Flux: GPU not working as expected

https://github.com/FluxML/model-zoo/blob/master/vision/mnist/mlp.jl

Adapting above example to my own set of inputs. The example works as expected
When I change input from 28x28 MNIST pictures to my input ( 10x5 Array{float32,2}) the GPU only works hard if I constrain my training set is small.
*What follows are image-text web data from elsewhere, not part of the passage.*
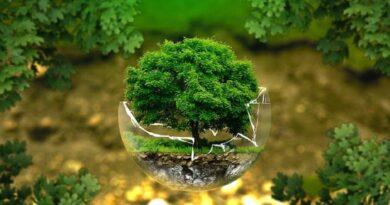 Pengertian Lingkungan, Jenis, Hingga Cara Melestarikannya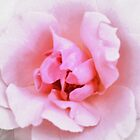 Pink Flower | Flowers | Light Pink Rose | Nature Photography | Nadia Bonello by Nadia Bonello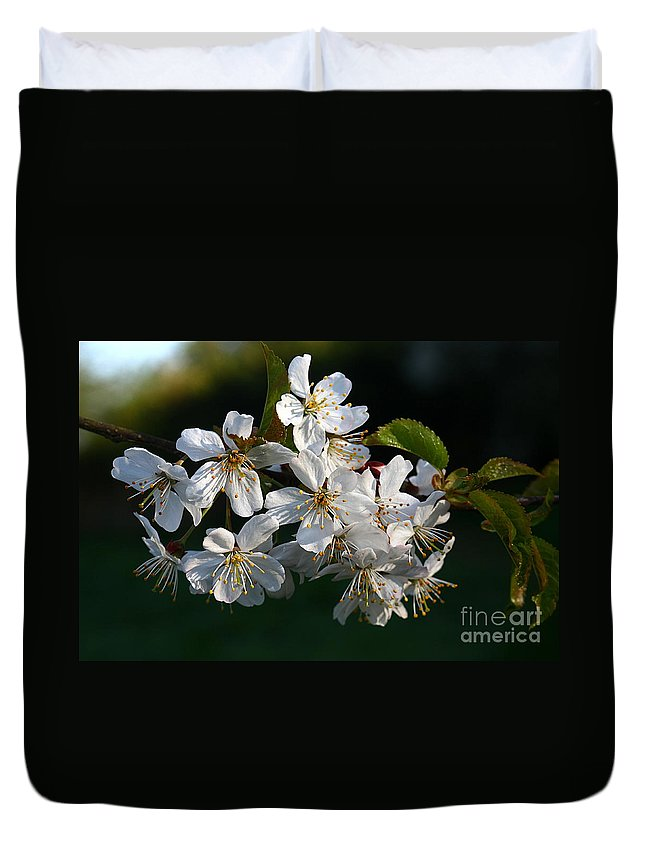 St James Lake Duvet Cover featuring the photograph Pretty Flowers by Jeremy Hayden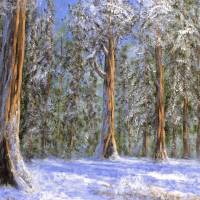Christmas sequoias Art Prints & Posters by Matthew Hannum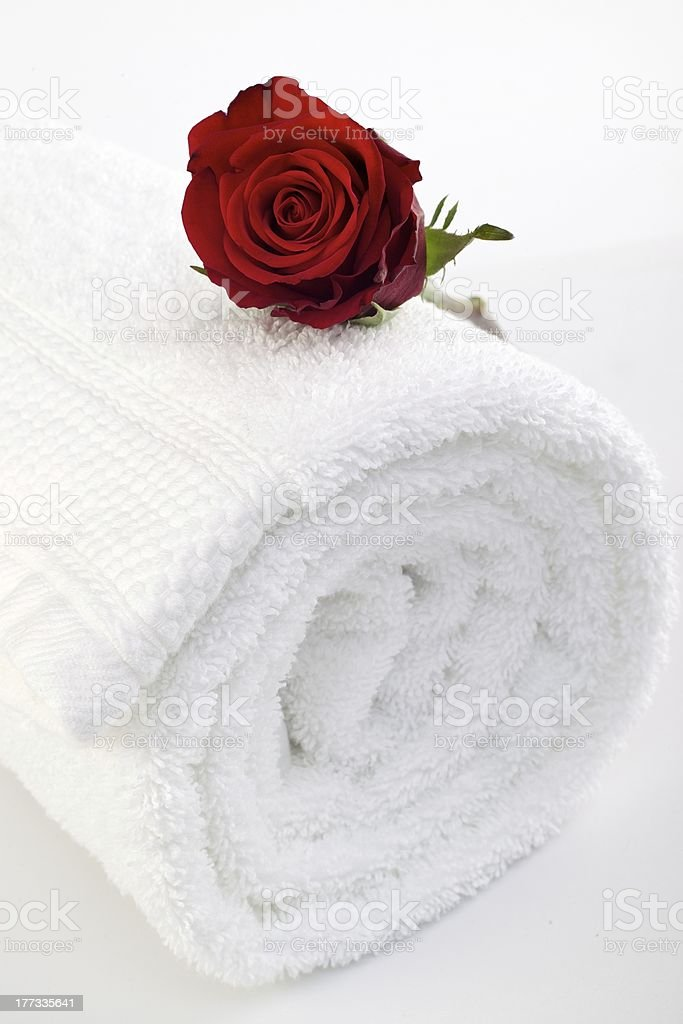 Red rose on rolled white towel stock photo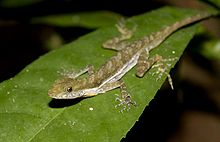 Stream Anole Norops poecilopus.jpg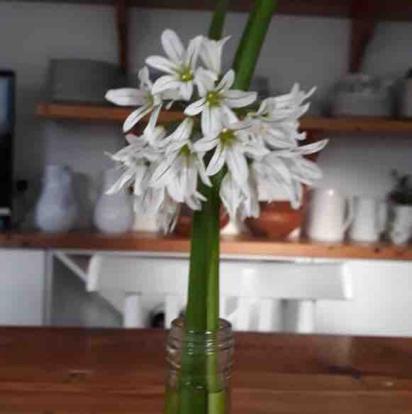 Allium trinquetum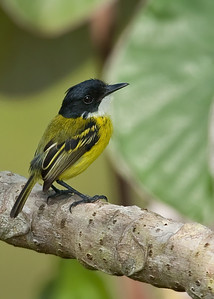 Black-headed tody flycatcher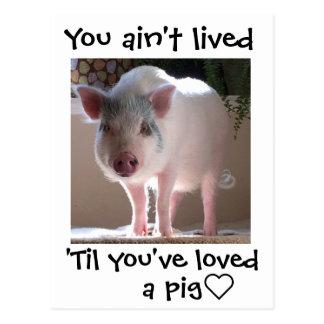 Schwein lovin postkarte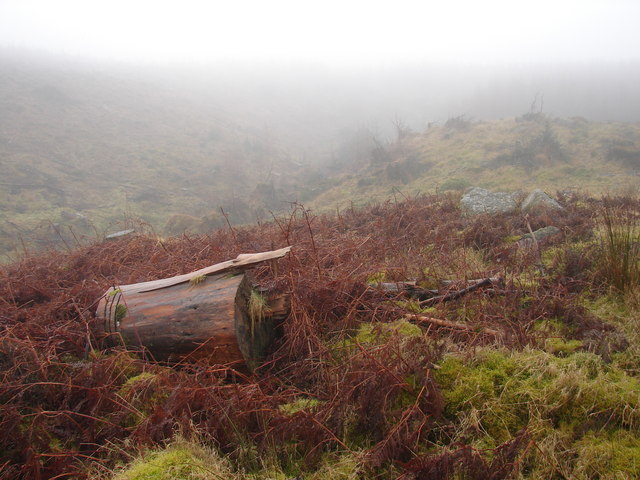 Forestry works in a mist
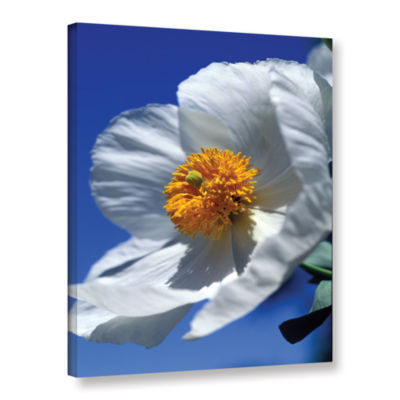 Brushstone Matilija Poppy Gallery Wrapped Canvas Wall Art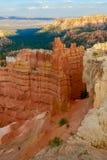 Bryce峡谷国家公园,犹他,美国 免版税库存照片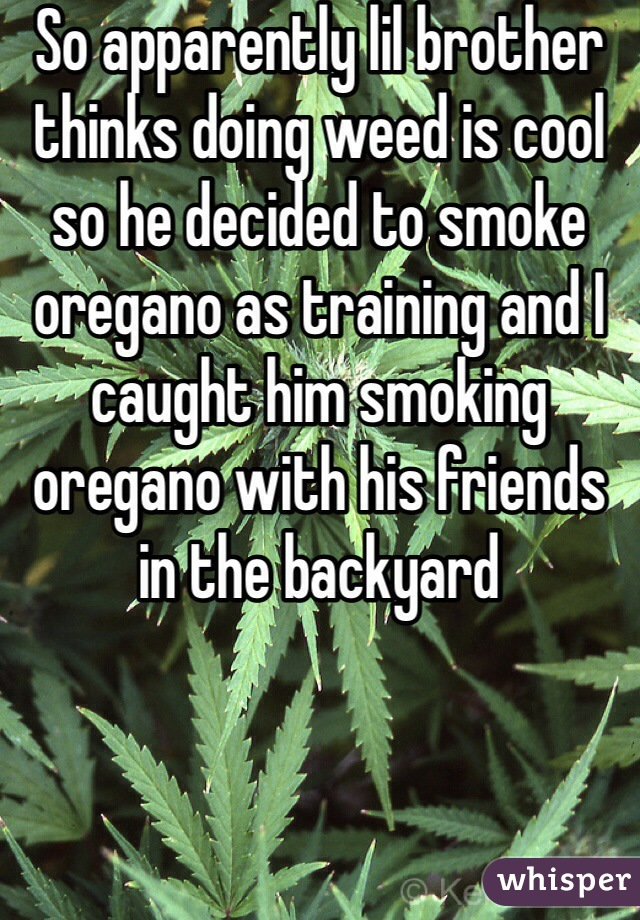 So apparently lil brother thinks doing weed is cool so he decided to smoke oregano as training and I caught him smoking oregano with his friends in the backyard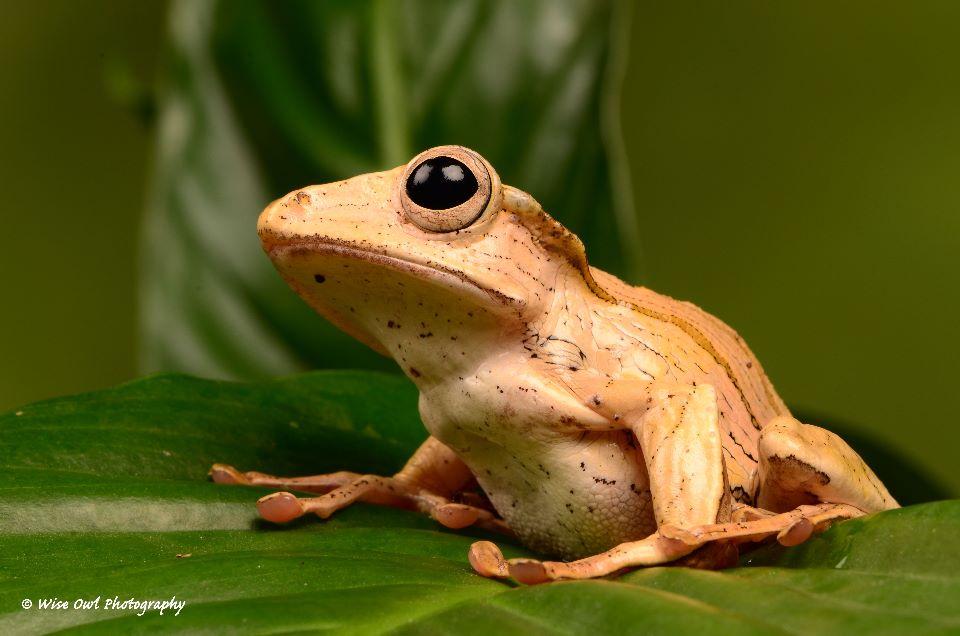 Borneo Eared Frog 22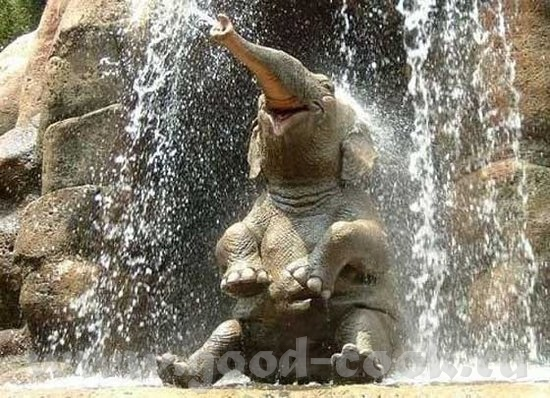 Слон классный - 3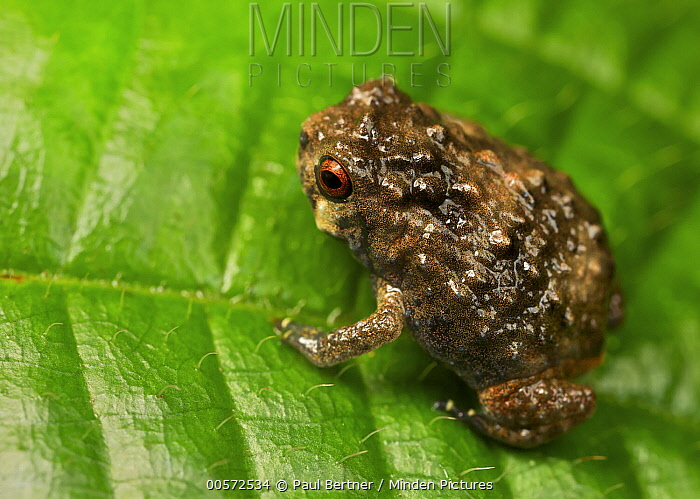 Frog (Callulina sp), Amani Nature Reserve, Tanzania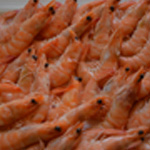 Crevettes apéro Décarcasser les crevettes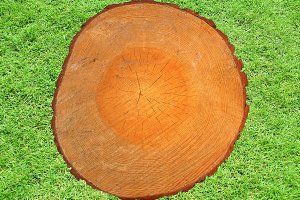 Wood section with growth rings in grass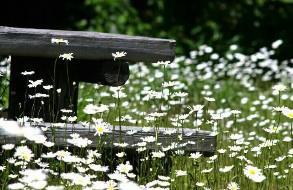 目の前に広がる花畑にうっとり
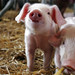 Piglets by Savetigers81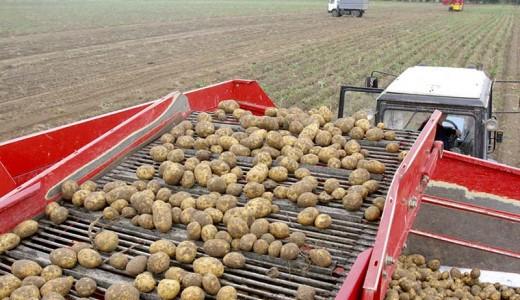 Картофельная ферма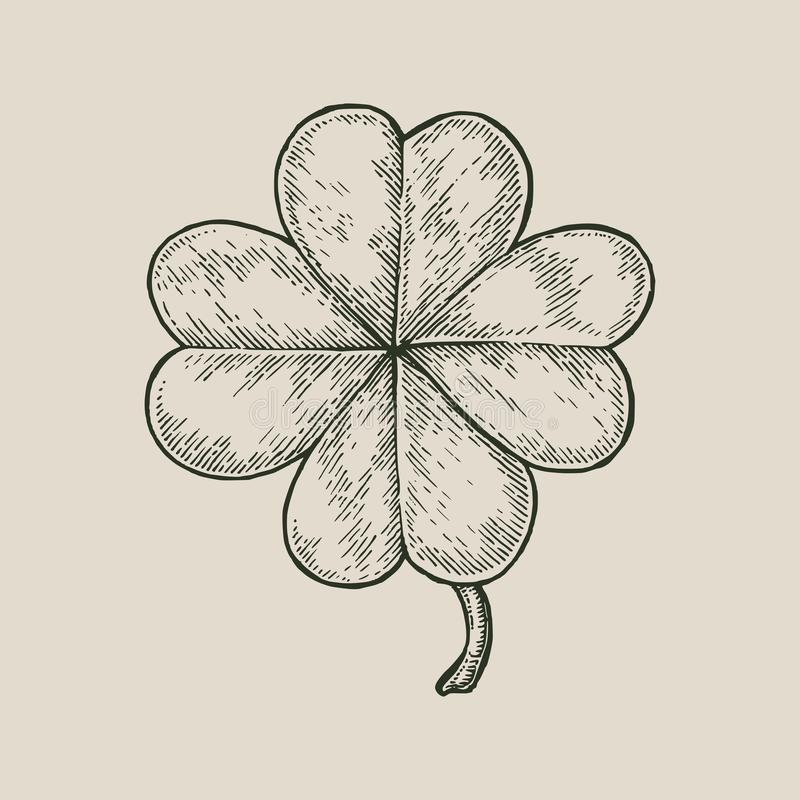 Clover leaf hand drawing vintage style isolate on white background. Happy and lucky day symbol vector illustration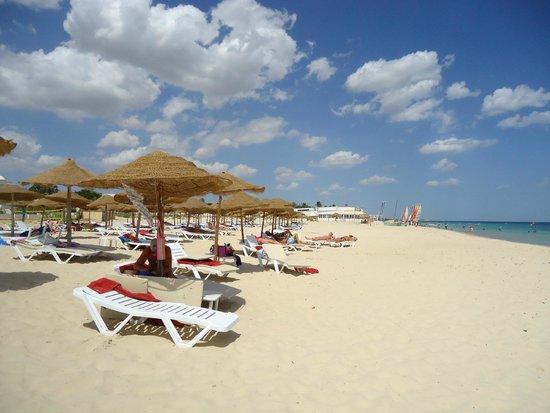 Club Marmara Hammamet Beach: La plage avec ses transats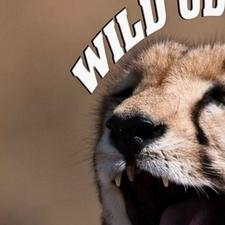 Wild Odyssey Logo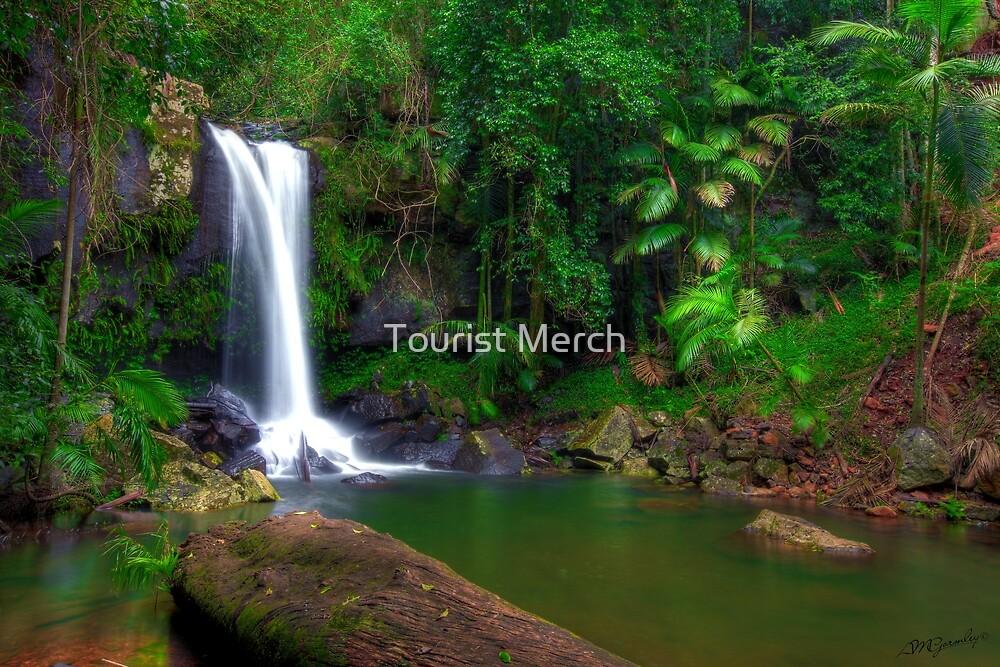 Curtis Falls - Tamborine Mountain by Adam Gormley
If I increase the size of the training set to > 500,000 items the data loads to GPU (example: 5.2gb used of 6gb available) but the gpu is not being used on task manager and the training is very slow (similat to CPU) speed

I am using the latest package of Flux& Zygote

How can I get the Dataloader to make use of my GPU?
@with_kw mutable struct Args
η::Float64 = 3e-4 # learning rate
batchsize::Int = 32 # batch size
epochs::Int = 10 # number of epochs
device::Function = gpu # set as gpu, if gpu available
end

train_data,test_data = getdata(args)

# Construct model
m = build_model()
train_data = args.device.(train_data)
test_data = args.device.(test_data)
m = args.device(m)

Could you post the actual data setup and training code? The snippet above doesn’t run actually run the model on any data, so it’s impossible to tell what the performance bottleneck is.

Sure, essentially the same as the Model Zoo example (swapped 28,28,N input pictures with 5,10,N also Float32)
Only utilising 7% of GPU [Nvidia 1060] when I increase N above a small number (i.e. CPU is faster

if has_cuda()		# Check if CUDA is available
    @info "CUDA is on"
    import CuArrays		# If CUDA is available, import CuArrays
    CuArrays.allowscalar(false)
end

@with_kw mutable struct Args
    η::Float64 = 3e-4       # learning rate
    batchsize::Int = 32   # batch size
    epochs::Int = 10        # number of epochs
    device::Function = cpu  # set as gpu, if gpu available
end
function getdata(args)
    # Loading Dataset
    endOfTrain=Int64(trunc(length(Output)*0.7))
    xtrain=Imatrix[:,:,1:endOfTrain]
    xtest=Imatrix[:,:,endOfTrain+1:length(Output)]

    ytrain=Output[1:endOfTrain]
    ytest=Output[endOfTrain+1:length(Output)]
    # Reshape Data for flatten the each image into linear array
    xtrain = Flux.flatten(xtrain)
    xtest = Flux.flatten(xtest)

    # One-hot-encode the labels
    ytrain, ytest = onehotbatch(ytrain, 0:1), onehotbatch(ytest, 0:1)

    # Batching
    train_data = DataLoader(xtrain, ytrain, batchsize=args.batchsize, shuffle=true)
    test_data = DataLoader(xtest, ytest, batchsize=args.batchsize)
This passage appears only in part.